De retour en classe pour quelques minutes, je collecte les dessins de chacun et leur demande de me rédiger un petit texte pour résumer cette journée, que je corrigerai et noterai comme une rédaction.
- Alors, vous avez passé une bonne journée?
- C’était super bien maman!
- Et toi mon chou?
- Je suis très fier d’eux, ils ont été très attentifs, très sérieux toute la journée et on a appris pas mal de choses sur l’histoire du château et de la région.
- C’est cool. Merci de l’avoir raccompagnée.
- Ca me fait une petite balade avant d’aller me coucher, puis tu prends soin de ma femme, c’est juste un retour des choses.
Je la serre rapidement dans mes bras, dépose un baiser sur sa joue et retourne auprès de ma belle qui doit m’attendre pour le repas. Rapidement, nous avions pris ce rythme tous les quatre, quand elles sont de garde de jour, je garde Clara chez nous jusqu’à leur retour de l'hôpital, elle prend sa douche et son repas à la maison. Lorsque Clémence rentre, je raccompagne la princesse ou je la renvoie chez elle seule en veillant de loin, même si le coin est plutôt tranquille, le terrain clos et le portail fermé, on ne sait jamais. Lorsqu’elles sont de garde de nuit, Clara me rejoint, mange et dort à la maison, dans sa chambre et les filles font un crochet par l'école pour nous voir en rentrant le lendemain matin.
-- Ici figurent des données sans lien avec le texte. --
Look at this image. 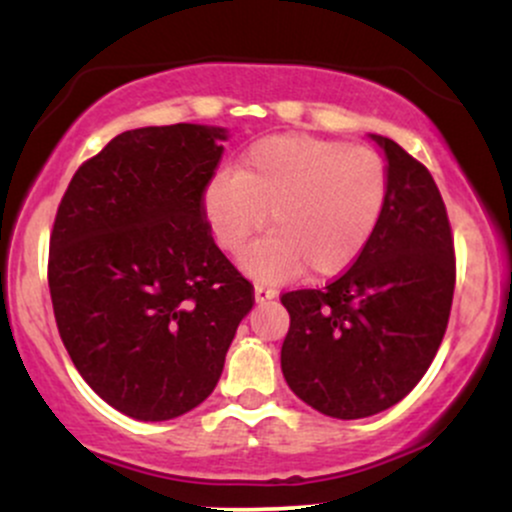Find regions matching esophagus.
<instances>
[{
  "instance_id": "34e87169",
  "label": "esophagus",
  "mask_w": 512,
  "mask_h": 512,
  "mask_svg": "<svg viewBox=\"0 0 512 512\" xmlns=\"http://www.w3.org/2000/svg\"><path fill=\"white\" fill-rule=\"evenodd\" d=\"M274 296H276V291L269 289V286H264V284H257V286H255V301H257V303L272 301Z\"/></svg>"
}]
</instances>
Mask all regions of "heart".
<instances>
[{"mask_svg": "<svg viewBox=\"0 0 512 512\" xmlns=\"http://www.w3.org/2000/svg\"><path fill=\"white\" fill-rule=\"evenodd\" d=\"M387 173L366 146L308 134L255 142L238 173H219L202 195L204 219L223 250L238 252L267 223L274 231L240 255L264 281L342 274L356 262L385 207Z\"/></svg>", "mask_w": 512, "mask_h": 512, "instance_id": "1", "label": "heart"}]
</instances>
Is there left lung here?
Masks as SVG:
<instances>
[{"instance_id": "obj_1", "label": "left lung", "mask_w": 512, "mask_h": 512, "mask_svg": "<svg viewBox=\"0 0 512 512\" xmlns=\"http://www.w3.org/2000/svg\"><path fill=\"white\" fill-rule=\"evenodd\" d=\"M387 195L356 262L325 289L281 296L291 327L286 383L332 419H366L414 390L431 366L455 291L448 211L426 166L387 137Z\"/></svg>"}]
</instances>
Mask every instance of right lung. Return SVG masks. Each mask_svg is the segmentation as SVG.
Segmentation results:
<instances>
[{"mask_svg":"<svg viewBox=\"0 0 512 512\" xmlns=\"http://www.w3.org/2000/svg\"><path fill=\"white\" fill-rule=\"evenodd\" d=\"M228 129L139 127L74 173L50 236L57 330L81 378L137 421L202 404L255 303L204 221Z\"/></svg>","mask_w":512,"mask_h":512,"instance_id":"obj_1","label":"right lung"}]
</instances>
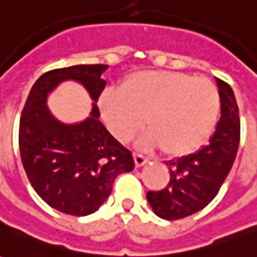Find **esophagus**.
Instances as JSON below:
<instances>
[{
	"mask_svg": "<svg viewBox=\"0 0 257 257\" xmlns=\"http://www.w3.org/2000/svg\"><path fill=\"white\" fill-rule=\"evenodd\" d=\"M134 158H135V165H136L138 168L143 167V165H146V164L149 162V160H147L145 156H142V154H138V153H135Z\"/></svg>",
	"mask_w": 257,
	"mask_h": 257,
	"instance_id": "34e87169",
	"label": "esophagus"
}]
</instances>
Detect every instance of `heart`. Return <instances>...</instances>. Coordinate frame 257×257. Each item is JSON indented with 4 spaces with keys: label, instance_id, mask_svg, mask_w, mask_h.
<instances>
[{
    "label": "heart",
    "instance_id": "b5f03b06",
    "mask_svg": "<svg viewBox=\"0 0 257 257\" xmlns=\"http://www.w3.org/2000/svg\"><path fill=\"white\" fill-rule=\"evenodd\" d=\"M103 117L114 136L129 142L143 126L145 147H161L168 157H187L202 149L219 118L220 97L209 79L176 71L131 74L118 92L100 97Z\"/></svg>",
    "mask_w": 257,
    "mask_h": 257
}]
</instances>
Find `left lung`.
<instances>
[{
    "label": "left lung",
    "instance_id": "8db88e82",
    "mask_svg": "<svg viewBox=\"0 0 257 257\" xmlns=\"http://www.w3.org/2000/svg\"><path fill=\"white\" fill-rule=\"evenodd\" d=\"M220 121L209 143L191 156L165 162L171 169L164 190L149 191L147 201L157 216L178 220L204 209L226 180L239 146V115L231 86L216 78Z\"/></svg>",
    "mask_w": 257,
    "mask_h": 257
}]
</instances>
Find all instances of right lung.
<instances>
[{
	"instance_id": "right-lung-1",
	"label": "right lung",
	"mask_w": 257,
	"mask_h": 257,
	"mask_svg": "<svg viewBox=\"0 0 257 257\" xmlns=\"http://www.w3.org/2000/svg\"><path fill=\"white\" fill-rule=\"evenodd\" d=\"M106 68L78 64L42 74L20 117V157L27 178L49 206L67 215L93 213L111 194L118 175L135 168L132 153L99 119L96 103L106 86ZM64 80L79 82L94 100L90 117L81 123H60L46 104L47 95Z\"/></svg>"
}]
</instances>
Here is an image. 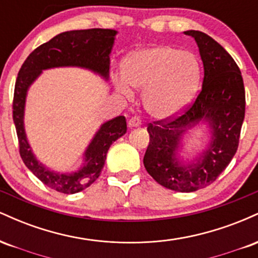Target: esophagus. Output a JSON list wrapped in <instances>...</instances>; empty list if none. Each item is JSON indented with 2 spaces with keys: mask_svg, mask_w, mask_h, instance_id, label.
Masks as SVG:
<instances>
[{
  "mask_svg": "<svg viewBox=\"0 0 258 258\" xmlns=\"http://www.w3.org/2000/svg\"><path fill=\"white\" fill-rule=\"evenodd\" d=\"M141 125H142L141 120H139V117H137V116H133L128 120V127H130V128H135V127H139Z\"/></svg>",
  "mask_w": 258,
  "mask_h": 258,
  "instance_id": "esophagus-1",
  "label": "esophagus"
}]
</instances>
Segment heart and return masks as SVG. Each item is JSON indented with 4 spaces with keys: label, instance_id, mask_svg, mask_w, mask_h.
Segmentation results:
<instances>
[{
    "label": "heart",
    "instance_id": "heart-1",
    "mask_svg": "<svg viewBox=\"0 0 258 258\" xmlns=\"http://www.w3.org/2000/svg\"><path fill=\"white\" fill-rule=\"evenodd\" d=\"M122 78L116 88L132 96L130 86L143 90L142 104L149 116L167 120L178 115L193 98L200 79V64L193 52L172 46L138 49L122 60Z\"/></svg>",
    "mask_w": 258,
    "mask_h": 258
}]
</instances>
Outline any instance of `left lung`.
<instances>
[{
    "label": "left lung",
    "instance_id": "left-lung-1",
    "mask_svg": "<svg viewBox=\"0 0 258 258\" xmlns=\"http://www.w3.org/2000/svg\"><path fill=\"white\" fill-rule=\"evenodd\" d=\"M184 34L193 37L199 47L204 64L203 88L179 117L148 126L150 139L143 164L159 184L191 193L215 182L235 155L245 116V90L240 69L220 43L198 30ZM200 124L209 128L210 141L185 162L179 154L184 146L182 138L189 129Z\"/></svg>",
    "mask_w": 258,
    "mask_h": 258
}]
</instances>
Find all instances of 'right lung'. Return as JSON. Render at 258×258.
Wrapping results in <instances>:
<instances>
[{
  "instance_id": "add662e5",
  "label": "right lung",
  "mask_w": 258,
  "mask_h": 258,
  "mask_svg": "<svg viewBox=\"0 0 258 258\" xmlns=\"http://www.w3.org/2000/svg\"><path fill=\"white\" fill-rule=\"evenodd\" d=\"M116 34L117 31L111 29L61 32L32 51L18 74L14 87L13 121L19 141L20 156L25 166L43 184L59 193H79L98 178L109 148L127 131L126 117L116 116L103 123L86 148L81 166L73 172L59 173L38 161L28 142L24 126L28 91L43 70L54 68H82L108 81L110 53Z\"/></svg>"
}]
</instances>
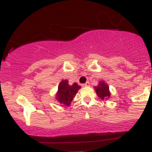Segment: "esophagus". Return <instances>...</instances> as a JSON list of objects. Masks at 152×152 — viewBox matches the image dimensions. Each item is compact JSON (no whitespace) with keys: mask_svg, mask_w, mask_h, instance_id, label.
Masks as SVG:
<instances>
[{"mask_svg":"<svg viewBox=\"0 0 152 152\" xmlns=\"http://www.w3.org/2000/svg\"><path fill=\"white\" fill-rule=\"evenodd\" d=\"M83 86H90V83H89V82H86V83H85L84 84H83Z\"/></svg>","mask_w":152,"mask_h":152,"instance_id":"esophagus-1","label":"esophagus"}]
</instances>
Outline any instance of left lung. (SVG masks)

- Mon coeur, j’aime te voir sourire comme ça en rentrant à la maison après une journée de boulot. Je sais que t’as passé une super journée…
- Toi aussi à ce que je peux voir, ça change d’Aix quand tu rentrais crevée et minée par ta journée aux urgences.
- Je me sens beaucoup mieux, moins fatiguée, moins stressée et les nuits sont vraiment beaucoup plus tranquilles qu'aux urgences ou en réa. Puis voir naître la vie plutôt que de côtoyer la mort, ça aide un peu…
- C’est vrai que j’ai passé une super journée, les enfants ont été au top, les bénévoles aussi…
- Cool! On se met à table? On a la dalle!!! T’as préparé quoi?
- Soupe de butternut aux châtaignes et aux lardons, avec un peu de fromage fondu.
- Miam!!! Tu les as trouvés où?
- Ma mère… Elles ont trié les châtaignes et coupé le butternut avec Clacla…
- Sympa… T’es allé courir un peu du coup?
- Oui. Mais après la grosse journée qu’on a passée, c’était dur…
Au fil des jours, le ventre de Clémence a commencé à s'arrondir discrètement et j’aime me glisser doucement dans son dos pour venir y poser délicatement les mains en silence. Je trouve un certain bonheur à me dire que juste là dessous, une petite graine, semée quelques mois auparavant, a germé et commence à pousser doucement pour nous donner, dans quelques mois, notre premier enfant. Dans ces moments, je devine son sourire étincelant lorsqu’elle vient recouvrir mes mains des siennes, entrelaçant nos doigts en basculant la tête en arrière.